Today, another effort in the name of transparency has come to the forefront: getting a look into the selection committee process. As Dennis Dodd reported for CBS Sports, Bill Hancock and the power brokers are very much in favor of allowing a media member behind the selection committee curtain as they arrive at their decision. Folks are liking this, as Sports Illustrated's Andy Staples shows:


I do like that these CFB bigshots really seem to embrace the idea of selection committee transparency. Hope they mean it.

— Andy Staples (@Andy_Staples) July 2, 2012


Obviously, this is a spin-off of the NCAA selection committee's mock session that has become popular for media members as a way to gain insight into the process.

The problem here? Football is not basketball. Allowing a media member, or even a group of media members, into the final selection would only do so much good.

In basketball, we're talking about 68 teams being picked into the field, seeded and placed into regions. That's a lot to debate, a lot to talk about and a lot to sort out. In football, we're talking about four teams in the playoff and eight teams in the remaining big bowls.

With the committee producing their week-to-week rankings, we'll know the teams that fall into the realm of playoff-probable teams. Thanks to bowl tie-ins, we also know where the Big Ten, Pac-12, Big 12, SEC and ACC Champions will be headed. It won't be the hair-splitting, resume-examining circus that the NCAA tournament selection process has become.

Where the top four is concerned, barring upsets in conference title games or season finales, the arguing will boil down to one spot where the playoff is concerned. We're talking Cincinnati versus Florida in 2009, Stanford versus Oregon in 2011.

As for the non-semifinal bowl games, you take your conference champions and the rest of the top 12, and then you fill in your slots.
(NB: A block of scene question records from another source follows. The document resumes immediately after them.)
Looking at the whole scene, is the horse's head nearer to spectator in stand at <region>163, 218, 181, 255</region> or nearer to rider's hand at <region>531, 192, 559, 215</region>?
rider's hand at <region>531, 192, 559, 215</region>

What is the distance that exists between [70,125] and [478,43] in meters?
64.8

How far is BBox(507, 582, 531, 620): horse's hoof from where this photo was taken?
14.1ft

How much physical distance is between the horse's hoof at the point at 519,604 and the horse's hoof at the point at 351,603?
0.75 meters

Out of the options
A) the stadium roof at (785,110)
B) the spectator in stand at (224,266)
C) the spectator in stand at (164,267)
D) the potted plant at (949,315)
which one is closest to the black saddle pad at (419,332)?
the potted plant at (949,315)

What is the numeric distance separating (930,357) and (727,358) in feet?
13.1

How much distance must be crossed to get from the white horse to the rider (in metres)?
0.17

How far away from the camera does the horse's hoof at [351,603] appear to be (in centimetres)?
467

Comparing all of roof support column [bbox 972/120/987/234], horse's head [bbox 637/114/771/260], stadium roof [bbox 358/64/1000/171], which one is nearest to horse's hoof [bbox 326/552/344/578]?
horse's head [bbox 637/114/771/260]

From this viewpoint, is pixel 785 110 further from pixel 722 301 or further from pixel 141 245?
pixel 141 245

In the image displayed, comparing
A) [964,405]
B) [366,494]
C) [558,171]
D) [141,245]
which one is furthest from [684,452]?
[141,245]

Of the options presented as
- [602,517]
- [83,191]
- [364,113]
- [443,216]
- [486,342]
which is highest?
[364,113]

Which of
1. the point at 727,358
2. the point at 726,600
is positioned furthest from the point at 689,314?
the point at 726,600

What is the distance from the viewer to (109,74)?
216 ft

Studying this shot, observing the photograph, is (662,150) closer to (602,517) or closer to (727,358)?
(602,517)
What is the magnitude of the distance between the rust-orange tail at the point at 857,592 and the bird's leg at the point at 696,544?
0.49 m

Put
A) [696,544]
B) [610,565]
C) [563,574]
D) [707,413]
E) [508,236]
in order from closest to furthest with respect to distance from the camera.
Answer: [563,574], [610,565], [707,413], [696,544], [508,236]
Pretty simple—just keeping geography in mind and where the actual semifinal sites will be on a year to year basis.

Ultimately, this is not me being down on the prospect of the media being allowed to sit in on the committee doing their final selection. It just doesn't move the meter for me the way it does for others. True transparency has to come prior to the final selection—during the weeks from October through November as the committee is compiling their rankings. That is where the true transparency must come from.

Transparency is critical, but opening things up at the end of the season is not the solution that most folks are looking for. A weekly look inside of the rankings and an explanation would go a long way to keeping things open and honest in a way that will truly impact the college football postseason.